=== Records for this task ===

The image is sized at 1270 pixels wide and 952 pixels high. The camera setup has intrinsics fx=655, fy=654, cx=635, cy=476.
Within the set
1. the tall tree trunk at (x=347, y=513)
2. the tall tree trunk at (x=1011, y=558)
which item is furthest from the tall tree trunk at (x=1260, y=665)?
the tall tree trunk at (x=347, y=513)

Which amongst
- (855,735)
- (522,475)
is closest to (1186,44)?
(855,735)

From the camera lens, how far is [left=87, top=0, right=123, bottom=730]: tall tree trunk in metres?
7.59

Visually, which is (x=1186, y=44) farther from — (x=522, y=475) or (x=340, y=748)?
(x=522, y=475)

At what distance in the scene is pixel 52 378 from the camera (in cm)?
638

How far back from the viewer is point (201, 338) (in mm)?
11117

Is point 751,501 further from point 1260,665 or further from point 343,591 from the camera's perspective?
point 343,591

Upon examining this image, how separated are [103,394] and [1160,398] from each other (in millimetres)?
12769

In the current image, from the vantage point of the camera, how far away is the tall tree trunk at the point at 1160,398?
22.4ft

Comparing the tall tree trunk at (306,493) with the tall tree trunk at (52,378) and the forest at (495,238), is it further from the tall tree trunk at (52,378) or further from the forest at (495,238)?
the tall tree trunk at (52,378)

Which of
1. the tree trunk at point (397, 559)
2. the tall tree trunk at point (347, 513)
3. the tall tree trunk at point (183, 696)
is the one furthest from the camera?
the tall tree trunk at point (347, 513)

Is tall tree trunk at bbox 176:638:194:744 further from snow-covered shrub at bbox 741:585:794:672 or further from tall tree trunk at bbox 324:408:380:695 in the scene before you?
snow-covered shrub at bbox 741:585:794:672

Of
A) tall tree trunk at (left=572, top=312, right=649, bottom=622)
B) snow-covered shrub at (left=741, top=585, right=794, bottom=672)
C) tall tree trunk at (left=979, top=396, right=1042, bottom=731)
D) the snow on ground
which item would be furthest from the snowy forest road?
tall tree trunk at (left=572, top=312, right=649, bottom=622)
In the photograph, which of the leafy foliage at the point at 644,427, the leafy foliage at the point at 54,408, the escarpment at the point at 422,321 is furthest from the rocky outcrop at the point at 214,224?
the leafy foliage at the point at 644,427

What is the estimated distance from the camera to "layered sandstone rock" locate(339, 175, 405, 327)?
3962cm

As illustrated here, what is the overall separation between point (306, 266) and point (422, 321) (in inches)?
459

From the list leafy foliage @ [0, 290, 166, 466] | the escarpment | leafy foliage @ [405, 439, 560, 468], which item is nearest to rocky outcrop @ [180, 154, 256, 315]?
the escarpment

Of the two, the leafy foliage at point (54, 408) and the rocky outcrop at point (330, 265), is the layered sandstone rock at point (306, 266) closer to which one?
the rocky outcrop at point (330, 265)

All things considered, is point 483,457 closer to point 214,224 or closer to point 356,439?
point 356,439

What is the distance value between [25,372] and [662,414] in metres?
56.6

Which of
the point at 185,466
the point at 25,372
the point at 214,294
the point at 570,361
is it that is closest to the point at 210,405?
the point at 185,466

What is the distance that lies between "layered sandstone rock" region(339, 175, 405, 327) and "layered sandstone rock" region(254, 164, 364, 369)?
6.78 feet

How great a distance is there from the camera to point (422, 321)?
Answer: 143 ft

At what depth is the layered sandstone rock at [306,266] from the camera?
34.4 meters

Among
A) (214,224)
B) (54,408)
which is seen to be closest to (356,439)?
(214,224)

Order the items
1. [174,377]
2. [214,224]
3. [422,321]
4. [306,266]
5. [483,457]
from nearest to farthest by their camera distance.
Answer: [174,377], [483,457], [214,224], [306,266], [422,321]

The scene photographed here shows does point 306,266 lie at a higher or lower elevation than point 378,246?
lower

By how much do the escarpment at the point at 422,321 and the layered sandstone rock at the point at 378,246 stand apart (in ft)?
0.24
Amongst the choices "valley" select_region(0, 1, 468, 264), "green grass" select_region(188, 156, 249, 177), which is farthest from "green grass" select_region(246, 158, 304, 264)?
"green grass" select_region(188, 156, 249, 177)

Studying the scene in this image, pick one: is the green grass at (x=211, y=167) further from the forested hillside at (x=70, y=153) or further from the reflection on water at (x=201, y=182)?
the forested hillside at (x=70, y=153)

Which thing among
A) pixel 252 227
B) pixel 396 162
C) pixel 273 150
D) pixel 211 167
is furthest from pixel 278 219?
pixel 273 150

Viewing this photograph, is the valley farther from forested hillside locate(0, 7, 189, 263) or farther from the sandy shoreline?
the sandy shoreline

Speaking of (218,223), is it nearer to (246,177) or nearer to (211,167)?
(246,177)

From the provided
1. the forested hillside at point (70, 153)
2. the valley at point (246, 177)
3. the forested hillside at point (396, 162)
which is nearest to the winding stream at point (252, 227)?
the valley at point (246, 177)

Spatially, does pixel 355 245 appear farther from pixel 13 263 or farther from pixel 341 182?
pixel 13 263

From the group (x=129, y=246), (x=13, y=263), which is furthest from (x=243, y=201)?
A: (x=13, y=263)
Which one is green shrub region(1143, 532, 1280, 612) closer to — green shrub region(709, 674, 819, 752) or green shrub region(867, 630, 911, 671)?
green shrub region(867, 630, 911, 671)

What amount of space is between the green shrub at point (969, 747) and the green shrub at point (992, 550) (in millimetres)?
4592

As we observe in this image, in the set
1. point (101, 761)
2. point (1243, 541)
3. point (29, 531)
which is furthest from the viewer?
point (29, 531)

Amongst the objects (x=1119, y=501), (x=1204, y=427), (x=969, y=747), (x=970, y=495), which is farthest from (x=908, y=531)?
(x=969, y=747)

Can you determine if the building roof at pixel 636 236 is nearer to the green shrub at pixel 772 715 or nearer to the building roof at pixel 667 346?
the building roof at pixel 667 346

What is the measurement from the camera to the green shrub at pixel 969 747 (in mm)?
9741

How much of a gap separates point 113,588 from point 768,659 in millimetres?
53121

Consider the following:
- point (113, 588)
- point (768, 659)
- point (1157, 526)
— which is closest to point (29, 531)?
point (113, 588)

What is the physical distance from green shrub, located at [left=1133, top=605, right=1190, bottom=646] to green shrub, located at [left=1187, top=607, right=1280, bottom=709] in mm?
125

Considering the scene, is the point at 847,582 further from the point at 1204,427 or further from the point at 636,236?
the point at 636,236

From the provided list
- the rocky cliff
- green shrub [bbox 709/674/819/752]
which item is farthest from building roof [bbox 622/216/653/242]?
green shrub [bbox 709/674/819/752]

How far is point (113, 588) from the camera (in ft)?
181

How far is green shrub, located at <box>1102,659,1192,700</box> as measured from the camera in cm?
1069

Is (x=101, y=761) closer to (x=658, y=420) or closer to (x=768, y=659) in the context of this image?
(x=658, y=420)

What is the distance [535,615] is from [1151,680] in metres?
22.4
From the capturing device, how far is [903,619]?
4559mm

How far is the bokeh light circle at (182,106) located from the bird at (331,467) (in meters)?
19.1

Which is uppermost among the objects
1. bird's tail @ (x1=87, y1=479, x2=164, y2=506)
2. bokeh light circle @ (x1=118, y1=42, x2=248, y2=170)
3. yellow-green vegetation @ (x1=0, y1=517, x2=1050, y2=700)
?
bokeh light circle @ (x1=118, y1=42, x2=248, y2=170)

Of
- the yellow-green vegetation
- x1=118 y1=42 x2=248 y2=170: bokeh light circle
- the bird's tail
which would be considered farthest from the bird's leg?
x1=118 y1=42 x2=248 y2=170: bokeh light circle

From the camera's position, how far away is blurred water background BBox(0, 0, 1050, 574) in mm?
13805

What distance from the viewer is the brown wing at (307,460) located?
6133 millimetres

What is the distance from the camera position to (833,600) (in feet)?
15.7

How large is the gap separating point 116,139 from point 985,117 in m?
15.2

===

Will you quote every one of the entries above, word for word and in full?

Output below
The image is sized at 1270 pixels wide and 952 pixels high. The camera setup has intrinsics fx=655, fy=654, cx=635, cy=476.
Within the set
1. the tall tree trunk at (x=347, y=513)
2. the tall tree trunk at (x=1011, y=558)
which item is furthest from the tall tree trunk at (x=1260, y=665)?
the tall tree trunk at (x=347, y=513)

Which amongst
- (855,735)
- (522,475)
is closest to (1186,44)?
(855,735)

From the camera lens, how far is [left=87, top=0, right=123, bottom=730]: tall tree trunk in metres?
7.59

Visually, which is (x=1186, y=44) farther from — (x=522, y=475) or (x=340, y=748)?
(x=522, y=475)

At what distance in the scene is pixel 52 378 from the camera (in cm)?
638

How far back from the viewer is point (201, 338) (in mm)?
11117

Is point 751,501 further from point 1260,665 or further from point 343,591 from the camera's perspective?
point 343,591

Upon examining this image, how separated are [103,394] and [1160,398] from each other (in millimetres)?
12769

In the current image, from the vantage point of the camera, how far away is the tall tree trunk at the point at 1160,398?
22.4ft

Comparing the tall tree trunk at (306,493) with the tall tree trunk at (52,378) and the forest at (495,238), is it further from the tall tree trunk at (52,378) or further from the forest at (495,238)?
the tall tree trunk at (52,378)

Which of
1. the tree trunk at point (397, 559)
2. the tall tree trunk at point (347, 513)
3. the tall tree trunk at point (183, 696)
is the one furthest from the camera?
the tall tree trunk at point (347, 513)

Is tall tree trunk at bbox 176:638:194:744 further from snow-covered shrub at bbox 741:585:794:672 or further from tall tree trunk at bbox 324:408:380:695 in the scene before you?
snow-covered shrub at bbox 741:585:794:672

Of
A) tall tree trunk at (left=572, top=312, right=649, bottom=622)
B) snow-covered shrub at (left=741, top=585, right=794, bottom=672)
C) tall tree trunk at (left=979, top=396, right=1042, bottom=731)
D) the snow on ground
which item would be furthest from the snowy forest road?
tall tree trunk at (left=572, top=312, right=649, bottom=622)
In the photograph, which of the leafy foliage at the point at 644,427, the leafy foliage at the point at 54,408, the escarpment at the point at 422,321 is furthest from the rocky outcrop at the point at 214,224?
the leafy foliage at the point at 644,427

What is the estimated distance from the camera to "layered sandstone rock" locate(339, 175, 405, 327)?
3962cm

As illustrated here, what is the overall separation between point (306, 266) and point (422, 321) (in inches)?
459

From the list leafy foliage @ [0, 290, 166, 466] | the escarpment | leafy foliage @ [405, 439, 560, 468], which item is nearest to rocky outcrop @ [180, 154, 256, 315]?
the escarpment

Of the two, the leafy foliage at point (54, 408) and the rocky outcrop at point (330, 265), is the layered sandstone rock at point (306, 266) closer to which one?
the rocky outcrop at point (330, 265)

All things considered, is point 483,457 closer to point 214,224 or closer to point 356,439?
point 356,439

What is the distance value between [25,372] and [662,414] in metres?
56.6

Which of
the point at 185,466
the point at 25,372
the point at 214,294
the point at 570,361
is it that is closest to the point at 210,405?
the point at 185,466

What is the distance that lies between "layered sandstone rock" region(339, 175, 405, 327) and "layered sandstone rock" region(254, 164, 364, 369)?
6.78 feet

How great a distance is there from the camera to point (422, 321)?
Answer: 143 ft

At what depth is the layered sandstone rock at [306,266] from the camera?
34.4 meters

Among
A) (214,224)
B) (54,408)
which is seen to be closest to (356,439)?
(214,224)

Order the items
1. [174,377]
2. [214,224]
3. [422,321]
4. [306,266]
5. [483,457]
from nearest to farthest by their camera distance.
Answer: [174,377], [483,457], [214,224], [306,266], [422,321]

The scene photographed here shows does point 306,266 lie at a higher or lower elevation than point 378,246?
lower

By how much do the escarpment at the point at 422,321 and the layered sandstone rock at the point at 378,246 stand apart (in ft)?
0.24
Amongst the choices "valley" select_region(0, 1, 468, 264), "green grass" select_region(188, 156, 249, 177), which is farthest from "green grass" select_region(246, 158, 304, 264)?
"green grass" select_region(188, 156, 249, 177)

Studying the scene in this image, pick one: is the green grass at (x=211, y=167) further from the forested hillside at (x=70, y=153) or further from the reflection on water at (x=201, y=182)?
the forested hillside at (x=70, y=153)

Which thing among
A) pixel 252 227
B) pixel 396 162
C) pixel 273 150
D) pixel 211 167
is furthest from pixel 278 219?
pixel 273 150

Viewing this photograph, is the valley farther from forested hillside locate(0, 7, 189, 263) or farther from the sandy shoreline?
the sandy shoreline

Speaking of (218,223), is it nearer to (246,177) or nearer to (211,167)?
(246,177)

From the provided
1. the forested hillside at point (70, 153)
2. the valley at point (246, 177)
3. the forested hillside at point (396, 162)
which is nearest to the winding stream at point (252, 227)?
the valley at point (246, 177)

Spatially, does pixel 355 245 appear farther from pixel 13 263 or farther from pixel 341 182?
pixel 13 263

From the group (x=129, y=246), (x=13, y=263), which is furthest from (x=243, y=201)?
A: (x=13, y=263)
Which one is green shrub region(1143, 532, 1280, 612) closer to — green shrub region(709, 674, 819, 752) or green shrub region(867, 630, 911, 671)?
green shrub region(867, 630, 911, 671)

What amount of space is between the green shrub at point (969, 747) and the green shrub at point (992, 550) (in millimetres)?
4592

As we observe in this image, in the set
1. point (101, 761)
2. point (1243, 541)
3. point (29, 531)
which is furthest from the viewer?
point (29, 531)

Amongst the objects (x=1119, y=501), (x=1204, y=427), (x=969, y=747), (x=970, y=495), which is farthest from (x=908, y=531)?
(x=969, y=747)

Can you determine if the building roof at pixel 636 236 is nearer to the green shrub at pixel 772 715 or nearer to the building roof at pixel 667 346?
the building roof at pixel 667 346

What is the measurement from the camera to the green shrub at pixel 969 747 (in mm)?
9741

How much of a gap separates point 113,588 from point 768,659 in millimetres?
53121

Consider the following:
- point (113, 588)
- point (768, 659)
- point (1157, 526)
— which is closest to point (29, 531)?
point (113, 588)

What is the physical distance from green shrub, located at [left=1133, top=605, right=1190, bottom=646] to green shrub, located at [left=1187, top=607, right=1280, bottom=709] in mm?
125

Considering the scene, is the point at 847,582 further from the point at 1204,427 or further from the point at 636,236?
the point at 636,236

From the provided list
- the rocky cliff
- green shrub [bbox 709/674/819/752]
which item is farthest from building roof [bbox 622/216/653/242]?
green shrub [bbox 709/674/819/752]

How far is point (113, 588) from the camera (in ft)?
181

How far is green shrub, located at <box>1102,659,1192,700</box> as measured from the camera in cm?
1069

Is (x=101, y=761) closer to (x=658, y=420) or closer to (x=768, y=659) in the context of this image?
(x=658, y=420)

What is the distance [535,615] is from [1151,680] in metres?
22.4
From the capturing device, how far is [903,619]?
4559mm

How far is the bokeh light circle at (182,106) located from the bird at (331,467) (in meters)?
19.1

Which is uppermost among the objects
1. bird's tail @ (x1=87, y1=479, x2=164, y2=506)
2. bokeh light circle @ (x1=118, y1=42, x2=248, y2=170)
3. yellow-green vegetation @ (x1=0, y1=517, x2=1050, y2=700)
?
bokeh light circle @ (x1=118, y1=42, x2=248, y2=170)

Of
- the yellow-green vegetation
- x1=118 y1=42 x2=248 y2=170: bokeh light circle
- the bird's tail
which would be considered farthest from the bird's leg?
x1=118 y1=42 x2=248 y2=170: bokeh light circle

From the camera's position, how far away is blurred water background BBox(0, 0, 1050, 574) in mm?
13805

What distance from the viewer is the brown wing at (307,460) located?
6133 millimetres

What is the distance from the camera position to (833,600) (in feet)?
15.7

How large is the gap separating point 116,139 from point 985,117 in m?
15.2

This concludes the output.